文本片段:
+ + + +

概述
Optimizer 中的预处理
当存在多列distinct计算时,Optimizer执行RewriteDistinctAggregates
规则时,该规则会将多列distinct展开(通过插入Expand算子),非distinct聚合列和每个distinct聚合列会被分为不同的组(假设为N组),每个组为一行数据并带有group id,这样一行数据会被扩展为N行。之后,用两层Aggregate算子计算Expand之后的数据,第一层按前面的分组聚合,第二层再将结果聚合。引用RewriteDistinctAggregates
的注释中的例子说明:
val data = Seq(
("a", "ca1", "cb1", 10),
("a", "ca1", "cb2", 5),
("b", "ca1", "cb1", 13))
.toDF("key", "cat1", "cat2", "value")
data.createOrReplaceTempView("data")
val agg = data.groupBy($"key")
.agg(
countDistinct($"cat1").as("cat1_cnt"),
countDistinct($"cat2").as("cat2_cnt"),
sum($"value").as("total"))
原始逻辑计划:
Aggregate(
key = ['key]
functions = [
COUNT(DISTINCT 'cat1),
COUNT(DISTINCT 'cat2),
sum('value)]
output = ['key, 'cat1_cnt, 'cat2_cnt, 'total])

+ + + +

提取信息:
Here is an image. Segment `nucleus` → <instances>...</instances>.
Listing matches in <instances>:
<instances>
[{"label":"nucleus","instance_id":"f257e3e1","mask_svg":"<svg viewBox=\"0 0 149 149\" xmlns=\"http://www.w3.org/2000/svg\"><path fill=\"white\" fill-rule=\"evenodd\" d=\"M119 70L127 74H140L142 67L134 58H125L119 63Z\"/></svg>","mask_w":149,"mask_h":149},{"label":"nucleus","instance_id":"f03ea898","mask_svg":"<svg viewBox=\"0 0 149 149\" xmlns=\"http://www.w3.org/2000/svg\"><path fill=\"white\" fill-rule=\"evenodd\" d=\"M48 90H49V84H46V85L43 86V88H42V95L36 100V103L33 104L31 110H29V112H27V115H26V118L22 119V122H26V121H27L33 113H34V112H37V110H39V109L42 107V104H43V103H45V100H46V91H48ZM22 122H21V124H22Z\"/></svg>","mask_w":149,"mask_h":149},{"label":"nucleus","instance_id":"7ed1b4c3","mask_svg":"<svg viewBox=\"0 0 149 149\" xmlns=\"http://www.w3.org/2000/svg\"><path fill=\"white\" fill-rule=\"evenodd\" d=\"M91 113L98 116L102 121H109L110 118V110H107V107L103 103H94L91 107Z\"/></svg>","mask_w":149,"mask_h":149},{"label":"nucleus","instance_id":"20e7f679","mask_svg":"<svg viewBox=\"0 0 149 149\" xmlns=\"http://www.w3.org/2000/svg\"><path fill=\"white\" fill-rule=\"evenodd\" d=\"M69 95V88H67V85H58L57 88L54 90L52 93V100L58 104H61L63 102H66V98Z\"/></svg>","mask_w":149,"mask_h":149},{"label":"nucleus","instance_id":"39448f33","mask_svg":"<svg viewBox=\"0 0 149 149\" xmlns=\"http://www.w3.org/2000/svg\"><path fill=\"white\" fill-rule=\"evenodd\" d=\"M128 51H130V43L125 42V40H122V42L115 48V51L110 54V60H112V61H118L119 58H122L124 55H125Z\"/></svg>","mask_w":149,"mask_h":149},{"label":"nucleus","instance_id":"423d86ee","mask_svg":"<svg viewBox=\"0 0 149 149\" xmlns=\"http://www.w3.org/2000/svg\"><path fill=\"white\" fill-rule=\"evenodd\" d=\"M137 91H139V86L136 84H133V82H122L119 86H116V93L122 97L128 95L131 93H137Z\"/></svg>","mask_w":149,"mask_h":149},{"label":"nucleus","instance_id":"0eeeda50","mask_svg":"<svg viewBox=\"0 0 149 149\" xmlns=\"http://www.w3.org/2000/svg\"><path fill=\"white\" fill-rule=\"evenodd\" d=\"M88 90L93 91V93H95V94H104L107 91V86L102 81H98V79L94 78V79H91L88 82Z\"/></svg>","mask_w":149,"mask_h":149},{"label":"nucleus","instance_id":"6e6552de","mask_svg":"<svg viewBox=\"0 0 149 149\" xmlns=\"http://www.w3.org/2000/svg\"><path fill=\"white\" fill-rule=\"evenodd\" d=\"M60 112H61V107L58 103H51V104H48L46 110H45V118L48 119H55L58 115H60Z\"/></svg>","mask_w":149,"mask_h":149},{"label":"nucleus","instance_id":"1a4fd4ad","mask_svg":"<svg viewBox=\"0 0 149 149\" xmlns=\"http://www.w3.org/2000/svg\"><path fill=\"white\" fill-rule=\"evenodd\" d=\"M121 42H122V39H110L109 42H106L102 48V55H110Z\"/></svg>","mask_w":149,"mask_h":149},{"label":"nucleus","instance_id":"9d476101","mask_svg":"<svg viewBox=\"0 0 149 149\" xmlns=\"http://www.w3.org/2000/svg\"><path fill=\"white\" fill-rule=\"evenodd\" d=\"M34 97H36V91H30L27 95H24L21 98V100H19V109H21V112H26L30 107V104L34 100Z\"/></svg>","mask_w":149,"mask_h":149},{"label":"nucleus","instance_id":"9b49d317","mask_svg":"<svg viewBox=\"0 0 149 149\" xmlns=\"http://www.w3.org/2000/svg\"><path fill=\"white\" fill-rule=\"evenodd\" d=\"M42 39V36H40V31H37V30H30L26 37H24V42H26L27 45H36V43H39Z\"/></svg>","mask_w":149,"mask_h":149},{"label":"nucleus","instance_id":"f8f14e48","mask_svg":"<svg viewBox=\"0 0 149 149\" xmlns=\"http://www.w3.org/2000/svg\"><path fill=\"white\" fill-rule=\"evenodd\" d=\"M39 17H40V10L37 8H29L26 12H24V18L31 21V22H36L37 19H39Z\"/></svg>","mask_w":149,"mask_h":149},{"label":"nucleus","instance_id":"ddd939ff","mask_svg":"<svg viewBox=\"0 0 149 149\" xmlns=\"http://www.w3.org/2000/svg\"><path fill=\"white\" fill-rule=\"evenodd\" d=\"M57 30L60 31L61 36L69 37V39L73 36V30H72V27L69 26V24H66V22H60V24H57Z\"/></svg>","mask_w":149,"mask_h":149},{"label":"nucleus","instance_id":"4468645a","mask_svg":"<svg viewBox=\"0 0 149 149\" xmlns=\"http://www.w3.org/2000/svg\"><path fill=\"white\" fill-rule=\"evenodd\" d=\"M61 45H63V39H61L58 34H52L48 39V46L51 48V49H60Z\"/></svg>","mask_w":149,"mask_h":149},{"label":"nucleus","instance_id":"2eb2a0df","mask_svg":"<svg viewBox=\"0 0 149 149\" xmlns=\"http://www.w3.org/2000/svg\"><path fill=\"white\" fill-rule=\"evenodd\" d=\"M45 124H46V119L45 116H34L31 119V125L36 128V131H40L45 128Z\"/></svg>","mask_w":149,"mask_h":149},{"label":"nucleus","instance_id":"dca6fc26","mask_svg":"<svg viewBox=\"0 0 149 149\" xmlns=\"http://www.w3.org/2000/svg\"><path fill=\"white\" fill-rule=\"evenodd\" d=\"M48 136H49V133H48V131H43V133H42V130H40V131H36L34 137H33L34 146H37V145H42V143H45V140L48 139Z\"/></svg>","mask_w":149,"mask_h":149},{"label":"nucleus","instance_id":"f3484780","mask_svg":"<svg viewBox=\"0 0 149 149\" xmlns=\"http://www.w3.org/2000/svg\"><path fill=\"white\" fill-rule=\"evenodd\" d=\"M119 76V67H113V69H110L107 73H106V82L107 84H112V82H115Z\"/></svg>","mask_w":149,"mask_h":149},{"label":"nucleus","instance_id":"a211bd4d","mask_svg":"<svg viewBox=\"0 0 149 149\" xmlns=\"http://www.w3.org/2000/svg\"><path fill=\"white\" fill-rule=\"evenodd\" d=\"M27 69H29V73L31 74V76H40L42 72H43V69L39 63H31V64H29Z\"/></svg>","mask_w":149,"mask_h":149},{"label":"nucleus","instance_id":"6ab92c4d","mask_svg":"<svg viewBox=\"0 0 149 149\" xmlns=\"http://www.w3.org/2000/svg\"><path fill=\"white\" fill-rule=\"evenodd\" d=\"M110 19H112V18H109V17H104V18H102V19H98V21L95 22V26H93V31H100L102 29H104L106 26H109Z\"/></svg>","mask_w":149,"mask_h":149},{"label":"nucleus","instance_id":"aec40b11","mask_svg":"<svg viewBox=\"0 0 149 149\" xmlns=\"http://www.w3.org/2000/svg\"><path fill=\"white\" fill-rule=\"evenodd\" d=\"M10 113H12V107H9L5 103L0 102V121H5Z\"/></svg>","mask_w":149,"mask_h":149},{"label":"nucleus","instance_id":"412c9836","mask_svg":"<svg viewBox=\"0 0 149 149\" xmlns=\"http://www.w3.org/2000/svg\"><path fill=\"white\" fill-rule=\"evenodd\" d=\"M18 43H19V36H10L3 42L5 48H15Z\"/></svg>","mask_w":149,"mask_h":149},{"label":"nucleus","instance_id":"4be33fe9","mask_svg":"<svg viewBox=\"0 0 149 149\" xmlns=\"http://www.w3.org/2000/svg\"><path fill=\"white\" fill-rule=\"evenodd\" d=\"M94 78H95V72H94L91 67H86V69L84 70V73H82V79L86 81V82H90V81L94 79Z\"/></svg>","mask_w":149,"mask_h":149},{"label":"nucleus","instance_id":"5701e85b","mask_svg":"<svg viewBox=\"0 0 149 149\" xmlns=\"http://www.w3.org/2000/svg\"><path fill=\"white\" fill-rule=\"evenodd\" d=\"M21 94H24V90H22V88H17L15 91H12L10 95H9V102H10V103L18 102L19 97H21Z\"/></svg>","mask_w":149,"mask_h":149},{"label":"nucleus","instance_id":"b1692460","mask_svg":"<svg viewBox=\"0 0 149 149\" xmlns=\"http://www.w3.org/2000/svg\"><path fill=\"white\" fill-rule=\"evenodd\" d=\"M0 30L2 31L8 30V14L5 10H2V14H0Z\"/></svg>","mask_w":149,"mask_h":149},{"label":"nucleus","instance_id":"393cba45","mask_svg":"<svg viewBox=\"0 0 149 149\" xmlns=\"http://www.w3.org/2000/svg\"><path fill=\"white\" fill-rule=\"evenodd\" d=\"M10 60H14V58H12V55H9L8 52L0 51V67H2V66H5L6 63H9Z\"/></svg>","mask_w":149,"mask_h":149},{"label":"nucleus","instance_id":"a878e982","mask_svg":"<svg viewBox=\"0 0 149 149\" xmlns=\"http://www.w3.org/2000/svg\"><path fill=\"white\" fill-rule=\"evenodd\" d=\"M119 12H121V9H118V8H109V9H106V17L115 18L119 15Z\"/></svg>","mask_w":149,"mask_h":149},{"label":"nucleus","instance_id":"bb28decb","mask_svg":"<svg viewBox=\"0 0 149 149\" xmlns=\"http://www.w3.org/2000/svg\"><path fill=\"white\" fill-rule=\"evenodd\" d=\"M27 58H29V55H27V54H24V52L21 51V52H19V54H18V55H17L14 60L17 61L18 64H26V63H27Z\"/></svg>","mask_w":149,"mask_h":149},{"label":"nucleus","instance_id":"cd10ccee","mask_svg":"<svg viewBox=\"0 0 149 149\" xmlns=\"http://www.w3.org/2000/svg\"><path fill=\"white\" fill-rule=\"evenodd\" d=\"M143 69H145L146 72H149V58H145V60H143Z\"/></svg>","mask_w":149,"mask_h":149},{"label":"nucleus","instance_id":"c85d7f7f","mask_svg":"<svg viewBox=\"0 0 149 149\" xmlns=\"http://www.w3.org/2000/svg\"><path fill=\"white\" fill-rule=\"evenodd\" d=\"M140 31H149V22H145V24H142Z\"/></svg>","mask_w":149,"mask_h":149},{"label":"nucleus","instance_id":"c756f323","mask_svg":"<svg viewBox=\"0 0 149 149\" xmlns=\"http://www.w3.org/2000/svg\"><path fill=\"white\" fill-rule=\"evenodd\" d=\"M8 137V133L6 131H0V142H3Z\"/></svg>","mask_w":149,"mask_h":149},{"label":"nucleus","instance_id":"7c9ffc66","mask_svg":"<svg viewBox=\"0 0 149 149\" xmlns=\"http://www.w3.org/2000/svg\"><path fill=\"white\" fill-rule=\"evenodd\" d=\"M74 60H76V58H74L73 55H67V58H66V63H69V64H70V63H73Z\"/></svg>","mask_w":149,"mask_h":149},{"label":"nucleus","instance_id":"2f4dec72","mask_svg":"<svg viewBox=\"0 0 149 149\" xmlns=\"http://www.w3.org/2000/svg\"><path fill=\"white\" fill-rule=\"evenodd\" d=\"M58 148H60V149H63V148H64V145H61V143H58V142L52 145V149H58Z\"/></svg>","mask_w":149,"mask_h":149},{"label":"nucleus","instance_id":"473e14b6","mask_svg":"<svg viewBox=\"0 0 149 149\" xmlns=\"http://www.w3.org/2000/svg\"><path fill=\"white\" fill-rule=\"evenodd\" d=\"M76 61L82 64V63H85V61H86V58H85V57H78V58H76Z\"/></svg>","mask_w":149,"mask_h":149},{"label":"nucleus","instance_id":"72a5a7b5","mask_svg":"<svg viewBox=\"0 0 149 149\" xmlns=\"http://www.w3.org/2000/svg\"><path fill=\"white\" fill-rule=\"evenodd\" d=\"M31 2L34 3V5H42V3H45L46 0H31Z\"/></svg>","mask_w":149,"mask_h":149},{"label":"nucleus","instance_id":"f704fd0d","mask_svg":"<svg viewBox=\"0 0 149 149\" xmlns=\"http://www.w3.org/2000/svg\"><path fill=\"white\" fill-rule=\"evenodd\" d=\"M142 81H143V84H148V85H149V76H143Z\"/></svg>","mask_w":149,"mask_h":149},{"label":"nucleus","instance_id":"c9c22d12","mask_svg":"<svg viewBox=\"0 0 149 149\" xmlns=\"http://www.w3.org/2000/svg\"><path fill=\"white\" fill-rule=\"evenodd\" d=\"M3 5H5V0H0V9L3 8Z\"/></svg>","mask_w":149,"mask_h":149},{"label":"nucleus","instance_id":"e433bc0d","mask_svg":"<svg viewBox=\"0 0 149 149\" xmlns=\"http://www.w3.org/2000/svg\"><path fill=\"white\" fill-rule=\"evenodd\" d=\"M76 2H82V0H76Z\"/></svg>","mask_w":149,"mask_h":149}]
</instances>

+ + + +

任务要求:
1. 按文本片段的说法,存在多列 distinct 计算时,Optimizer 执行哪条规则会把多列 distinct 展开?
2. 从原始逻辑计划那段结束的地方起,用同样的口吻接着写这篇讲多列 distinct 聚合的文本片段。
这些条目是单独的材料,跟文本片段没有关系。

练习答案:
1. RewriteDistinctAggregates 规则。

2.
LocalTableScan [...]
改造后逻辑计划
Aggregate(
key = ['key]
functions = [
count(if (('gid = 1)) 'cat1 else null),
count(if (('gid = 2)) 'cat2 else null),
first(if (('gid = 0)) 'total else null) ignore nulls]
output = ['key, 'cat1_cnt, 'cat2_cnt, 'total])
Aggregate(
key = ['key, 'cat1, 'cat2, 'gid]
functions = [
sum('value)]
output = ['key, 'cat1, 'cat2, 'gid, 'total])
Expand(
projections = [
('key, null, null, 0,cast('value as bigint)),
('key, 'cat1, null, 1, null),
('key, null, 'cat2, 2, null)]
output = ['key, 'cat1, 'cat2, 'gid, 'value])
LocalTableScan [...]
只有一个distinct聚合列时不做处理。
变换为物理计划
SparkPlanner
的Aggregation
规则将逻辑计划转换为物理计划。其核心代码:
object Aggregation extends Strategy {
def apply(plan: LogicalPlan): Seq[SparkPlan] = plan match {
case PhysicalAggregation(
groupingExpressions, aggregateExpressions, resultExpressions, child) =>
val (functionsWithDistinct, functionsWithoutDistinct) = ...
val aggregateOperator =
if (functionsWithDistinct.isEmpty) {
aggregate.AggUtils.planAggregateWithoutDistinct(...)
} else {
aggregate.AggUtils.planAggregateWithOneDistinct(...)
}
aggregateOperator
case _ => Nil
}
}
PhysicalAggregation
将逻辑Aggregate解析成分组表达式、聚合表达式等,将逻辑计划解析为物理Aggregate交由AggUtils
完成。
AggUtils
AggUtils
将聚合分为两个类型:无distinct聚合计算和有一个distinct聚合计算(RewriteDistinctAggregates已经将多distinct转换为无distinct聚合)。
无distinct
无distinct逻辑Aggregate会被转换为2个物理Aggregate:
- 1.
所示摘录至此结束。